What needs to be done:
Write out all of the records precisely. Skip anything that is a picture.

##### Records provided

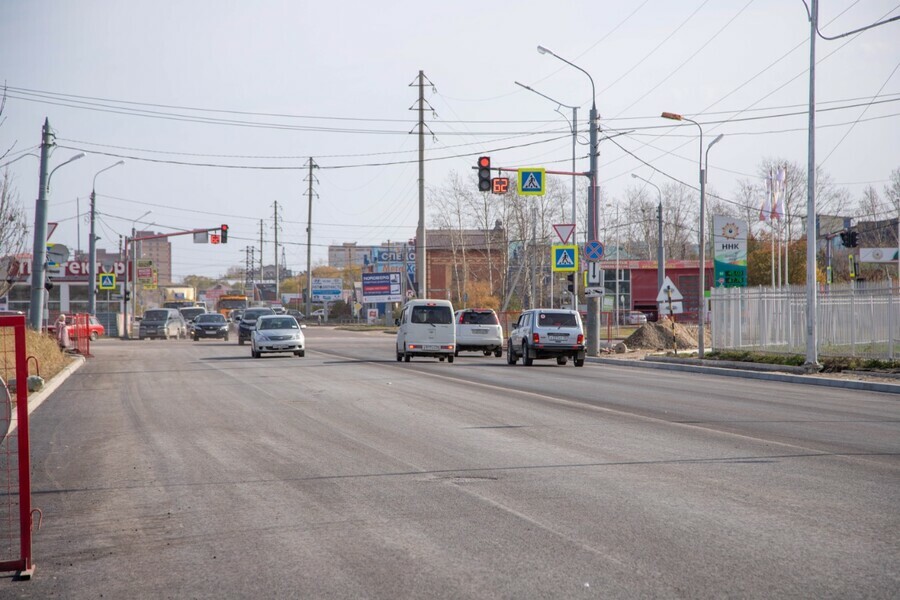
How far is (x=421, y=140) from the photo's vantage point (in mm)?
53688

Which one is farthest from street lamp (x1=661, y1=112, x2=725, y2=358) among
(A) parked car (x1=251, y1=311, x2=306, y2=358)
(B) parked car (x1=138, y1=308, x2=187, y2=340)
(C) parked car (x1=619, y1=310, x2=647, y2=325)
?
(C) parked car (x1=619, y1=310, x2=647, y2=325)

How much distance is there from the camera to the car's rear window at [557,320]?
104 feet

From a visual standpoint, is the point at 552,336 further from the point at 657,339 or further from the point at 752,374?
the point at 657,339

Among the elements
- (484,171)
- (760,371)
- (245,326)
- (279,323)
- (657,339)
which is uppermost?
(484,171)

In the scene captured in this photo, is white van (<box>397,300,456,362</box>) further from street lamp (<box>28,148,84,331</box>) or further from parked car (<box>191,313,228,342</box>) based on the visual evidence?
parked car (<box>191,313,228,342</box>)

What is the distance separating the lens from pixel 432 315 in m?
33.9

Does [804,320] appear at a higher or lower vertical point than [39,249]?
lower

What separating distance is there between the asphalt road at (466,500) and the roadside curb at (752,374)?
5065mm

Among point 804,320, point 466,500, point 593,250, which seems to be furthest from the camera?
point 593,250

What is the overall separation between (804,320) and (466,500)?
2478 cm

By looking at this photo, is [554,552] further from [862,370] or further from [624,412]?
[862,370]

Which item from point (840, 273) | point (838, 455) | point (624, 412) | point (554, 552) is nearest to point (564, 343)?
point (624, 412)

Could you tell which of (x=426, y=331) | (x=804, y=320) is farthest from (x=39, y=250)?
(x=804, y=320)

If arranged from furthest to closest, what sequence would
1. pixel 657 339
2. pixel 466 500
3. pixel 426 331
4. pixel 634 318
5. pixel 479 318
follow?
pixel 634 318, pixel 657 339, pixel 479 318, pixel 426 331, pixel 466 500
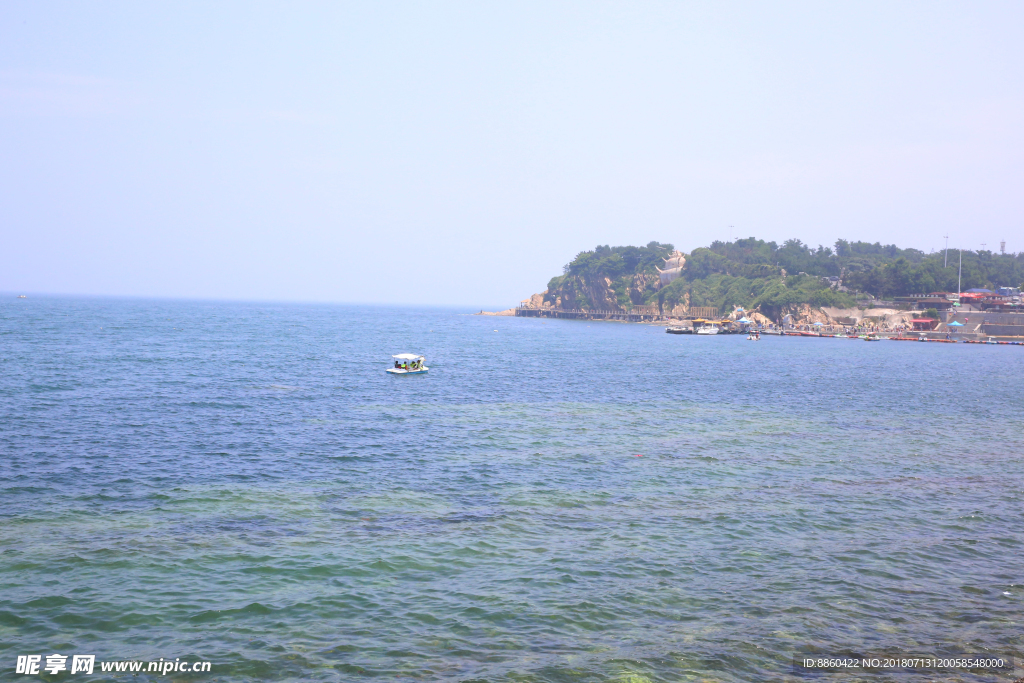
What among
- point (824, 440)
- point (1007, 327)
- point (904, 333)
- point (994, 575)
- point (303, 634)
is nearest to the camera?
point (303, 634)

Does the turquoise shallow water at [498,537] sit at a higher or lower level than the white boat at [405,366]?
lower

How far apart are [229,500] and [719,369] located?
7091 cm

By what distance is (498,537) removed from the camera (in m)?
20.6

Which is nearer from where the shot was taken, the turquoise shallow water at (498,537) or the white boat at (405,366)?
the turquoise shallow water at (498,537)

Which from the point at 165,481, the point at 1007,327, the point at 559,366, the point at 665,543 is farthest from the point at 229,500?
the point at 1007,327

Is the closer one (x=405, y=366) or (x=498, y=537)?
(x=498, y=537)

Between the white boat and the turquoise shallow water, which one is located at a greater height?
the white boat

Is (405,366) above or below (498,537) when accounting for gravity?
above

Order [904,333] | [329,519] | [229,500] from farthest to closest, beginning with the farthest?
[904,333] < [229,500] < [329,519]

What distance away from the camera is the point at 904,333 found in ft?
606

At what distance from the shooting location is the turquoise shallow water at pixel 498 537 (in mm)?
14078

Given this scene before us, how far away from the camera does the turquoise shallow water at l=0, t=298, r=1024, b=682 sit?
554 inches

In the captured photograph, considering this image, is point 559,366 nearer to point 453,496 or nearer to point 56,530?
point 453,496

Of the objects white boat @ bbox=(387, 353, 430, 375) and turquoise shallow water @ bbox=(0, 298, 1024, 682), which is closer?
turquoise shallow water @ bbox=(0, 298, 1024, 682)
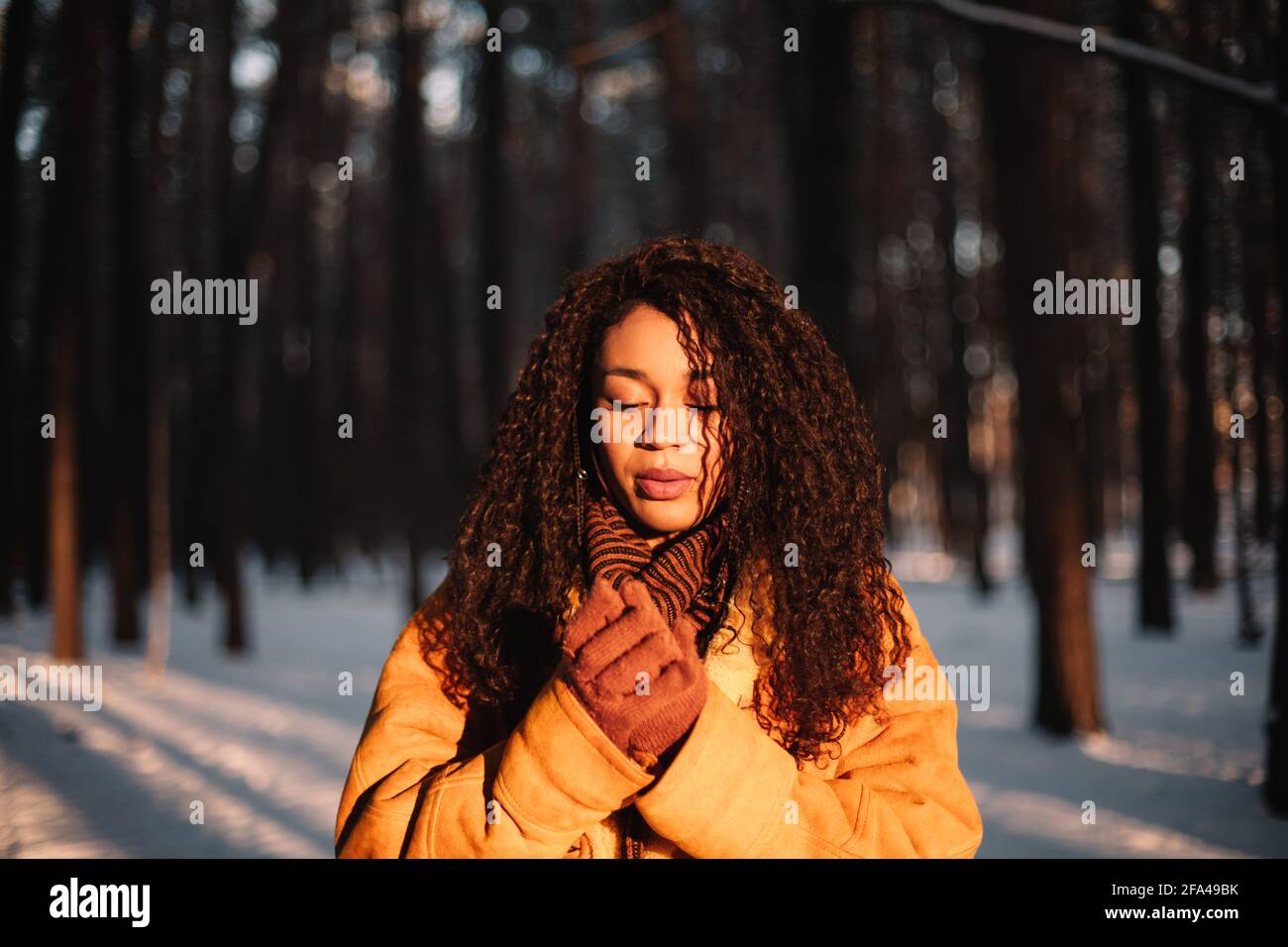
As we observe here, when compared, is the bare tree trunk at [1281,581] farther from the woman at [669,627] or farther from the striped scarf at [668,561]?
the striped scarf at [668,561]

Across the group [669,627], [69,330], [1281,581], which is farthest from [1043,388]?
[69,330]

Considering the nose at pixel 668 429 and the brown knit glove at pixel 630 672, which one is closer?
the brown knit glove at pixel 630 672

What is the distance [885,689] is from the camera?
5.22ft

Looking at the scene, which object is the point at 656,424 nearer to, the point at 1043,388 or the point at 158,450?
the point at 1043,388

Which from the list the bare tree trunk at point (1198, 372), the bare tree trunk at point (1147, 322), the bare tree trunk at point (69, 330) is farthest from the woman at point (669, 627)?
the bare tree trunk at point (1198, 372)

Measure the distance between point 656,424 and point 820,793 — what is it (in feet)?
2.21

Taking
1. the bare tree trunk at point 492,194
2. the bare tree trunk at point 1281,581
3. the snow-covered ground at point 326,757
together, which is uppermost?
the bare tree trunk at point 492,194

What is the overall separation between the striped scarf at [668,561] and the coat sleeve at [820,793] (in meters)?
0.21

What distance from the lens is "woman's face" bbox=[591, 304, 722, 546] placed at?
1.55 m

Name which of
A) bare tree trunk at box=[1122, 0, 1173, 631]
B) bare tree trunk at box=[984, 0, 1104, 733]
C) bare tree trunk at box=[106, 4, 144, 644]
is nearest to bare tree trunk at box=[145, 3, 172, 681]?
bare tree trunk at box=[106, 4, 144, 644]

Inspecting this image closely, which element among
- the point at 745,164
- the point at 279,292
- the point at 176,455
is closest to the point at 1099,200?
the point at 745,164

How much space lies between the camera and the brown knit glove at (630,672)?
1.26 meters
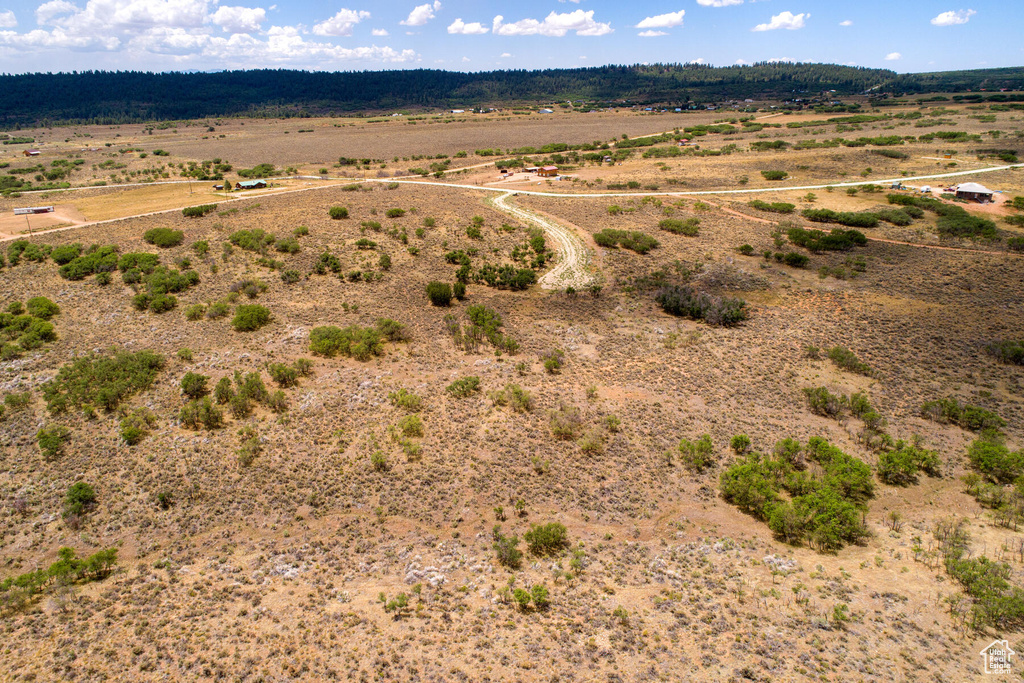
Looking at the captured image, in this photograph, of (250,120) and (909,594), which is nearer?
(909,594)

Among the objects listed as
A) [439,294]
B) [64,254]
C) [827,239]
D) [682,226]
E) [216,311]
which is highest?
[682,226]

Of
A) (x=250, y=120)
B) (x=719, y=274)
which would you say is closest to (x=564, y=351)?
(x=719, y=274)

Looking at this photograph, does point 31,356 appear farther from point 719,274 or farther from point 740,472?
point 719,274

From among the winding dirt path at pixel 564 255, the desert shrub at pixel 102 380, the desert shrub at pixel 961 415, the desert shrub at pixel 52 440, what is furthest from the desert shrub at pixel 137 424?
the desert shrub at pixel 961 415

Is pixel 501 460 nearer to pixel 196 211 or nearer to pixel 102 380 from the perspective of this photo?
pixel 102 380

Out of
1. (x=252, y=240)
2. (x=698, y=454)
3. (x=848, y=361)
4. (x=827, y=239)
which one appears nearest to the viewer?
(x=698, y=454)

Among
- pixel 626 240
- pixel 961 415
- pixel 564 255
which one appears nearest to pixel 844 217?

##########

Finished exercise:
How far is (x=421, y=140) from the photo's vantage point (in mm)?
53688

Which one is farthest from street lamp (x1=661, y1=112, x2=725, y2=358) among
(A) parked car (x1=251, y1=311, x2=306, y2=358)
(B) parked car (x1=138, y1=308, x2=187, y2=340)
(C) parked car (x1=619, y1=310, x2=647, y2=325)
?
(C) parked car (x1=619, y1=310, x2=647, y2=325)

How much distance is there from the camera to the car's rear window at [557,320]?
104 feet

From a visual standpoint, is the point at 552,336 further from the point at 657,339 or further from the point at 752,374?
the point at 657,339

Among the elements
- (484,171)
- (760,371)
- (245,326)
- (279,323)
- (657,339)
which is uppermost?
(484,171)

In the scene captured in this photo, is white van (<box>397,300,456,362</box>) further from street lamp (<box>28,148,84,331</box>) or further from parked car (<box>191,313,228,342</box>) based on the visual evidence?
parked car (<box>191,313,228,342</box>)

What is the distance separating the lens from pixel 432 315 in m?
33.9

Does [804,320] appear at a higher or lower vertical point than [39,249]?
lower

What separating distance is there between the asphalt road at (466,500) and the roadside curb at (752,374)?
5065mm

Among point 804,320, point 466,500, point 593,250, which seems to be furthest from the camera?
point 593,250

What is the overall separation between (804,320) and (466,500)?
2478 cm

By looking at this photo, is [554,552] further from [862,370] or further from [624,412]?
[862,370]

Which item from point (840, 273) | point (838, 455) | point (624, 412) | point (554, 552) is nearest to point (564, 343)?
point (624, 412)

Could you tell which of (x=426, y=331) | (x=804, y=320) is farthest from (x=39, y=250)?
(x=804, y=320)

If arranged from furthest to closest, what sequence would
1. pixel 657 339
2. pixel 466 500
3. pixel 426 331
4. pixel 634 318
5. pixel 479 318
follow?
pixel 634 318, pixel 657 339, pixel 479 318, pixel 426 331, pixel 466 500
What among
- point (824, 440)
- point (1007, 327)
- point (904, 333)
- point (994, 575)
- point (303, 634)
is nearest to the camera?
point (303, 634)

Does the turquoise shallow water at [498,537] sit at a higher or lower level than the white boat at [405,366]?
lower

How far apart are [229,500] and [719,369] located?
7091 cm

By what distance is (498,537) removed from the camera (in m)?
20.6

Which is nearer from where the shot was taken, the turquoise shallow water at (498,537) or the white boat at (405,366)?
the turquoise shallow water at (498,537)

Which from the point at 165,481, the point at 1007,327, the point at 559,366, the point at 665,543 is farthest from the point at 229,500?
the point at 1007,327

Is the closer one (x=405, y=366) or (x=498, y=537)?
(x=498, y=537)

Between the white boat and the turquoise shallow water, which one is located at a greater height?
the white boat

Is (405,366) above or below (498,537) when accounting for gravity?
above

Order [904,333] | [329,519] | [229,500] from farthest to closest, beginning with the farthest?
[904,333] < [229,500] < [329,519]

What distance away from the camera is the point at 904,333 found in ft?
606

At what distance from the shooting location is the turquoise shallow water at pixel 498 537 (in mm)?
14078

Given this scene before us, how far away from the camera does the turquoise shallow water at l=0, t=298, r=1024, b=682 sit?
554 inches

In the captured photograph, considering this image, is point 559,366 nearer to point 453,496 or nearer to point 56,530?
point 453,496

Of the objects white boat @ bbox=(387, 353, 430, 375) and turquoise shallow water @ bbox=(0, 298, 1024, 682), which is closer?
turquoise shallow water @ bbox=(0, 298, 1024, 682)
As we observe here, when compared, is the bare tree trunk at [1281,581] farther from the woman at [669,627] or farther from the striped scarf at [668,561]?
the striped scarf at [668,561]

Across the group [669,627], [69,330], [1281,581], which is farthest from [1043,388]?
[69,330]

Considering the nose at pixel 668 429 and the brown knit glove at pixel 630 672, which one is closer?
the brown knit glove at pixel 630 672

What is the distance [885,689] is from the camera?
5.22ft

Looking at the scene, which object is the point at 656,424 nearer to, the point at 1043,388 or the point at 158,450?
the point at 1043,388

Which from the list the bare tree trunk at point (1198, 372), the bare tree trunk at point (1147, 322), the bare tree trunk at point (69, 330) is farthest from the woman at point (669, 627)?
the bare tree trunk at point (1198, 372)

Measure the distance between point 656,424 and point 820,793 — what is it (in feet)?
2.21

Taking
1. the bare tree trunk at point 492,194
2. the bare tree trunk at point 1281,581
3. the snow-covered ground at point 326,757
together, which is uppermost?
the bare tree trunk at point 492,194

What is the overall separation between the striped scarf at [668,561] and the coat sleeve at [820,793] (in meters)?
0.21

What distance from the lens is "woman's face" bbox=[591, 304, 722, 546] placed at?
1.55 m

Name which of
A) bare tree trunk at box=[1122, 0, 1173, 631]
B) bare tree trunk at box=[984, 0, 1104, 733]
C) bare tree trunk at box=[106, 4, 144, 644]
is nearest to bare tree trunk at box=[145, 3, 172, 681]?
bare tree trunk at box=[106, 4, 144, 644]

Inspecting this image closely, which element among
- the point at 745,164
- the point at 279,292
- the point at 176,455
is closest to the point at 1099,200?
the point at 745,164

How much space lies between the camera and the brown knit glove at (630,672)?
1.26 meters
Looking at the captured image, in this photograph, of (250,120) and (909,594), which is nearer?
(909,594)

Among the objects listed as
A) [439,294]
B) [64,254]
C) [827,239]
D) [682,226]
E) [216,311]
which is highest?
[682,226]

Of
A) (x=250, y=120)
B) (x=719, y=274)
which would you say is closest to (x=564, y=351)?
(x=719, y=274)

Looking at this photograph, does point 31,356 appear farther from point 719,274 or farther from point 740,472?
point 719,274

From among the winding dirt path at pixel 564 255, the desert shrub at pixel 102 380, the desert shrub at pixel 961 415, the desert shrub at pixel 52 440, what is furthest from the desert shrub at pixel 137 424?
the desert shrub at pixel 961 415

Is pixel 501 460 nearer to pixel 196 211 or nearer to pixel 102 380 from the perspective of this photo?
pixel 102 380

Out of
1. (x=252, y=240)
2. (x=698, y=454)
3. (x=848, y=361)
4. (x=827, y=239)
which one appears nearest to the viewer?
(x=698, y=454)

Among
- pixel 626 240
- pixel 961 415
- pixel 564 255
which one appears nearest to pixel 844 217?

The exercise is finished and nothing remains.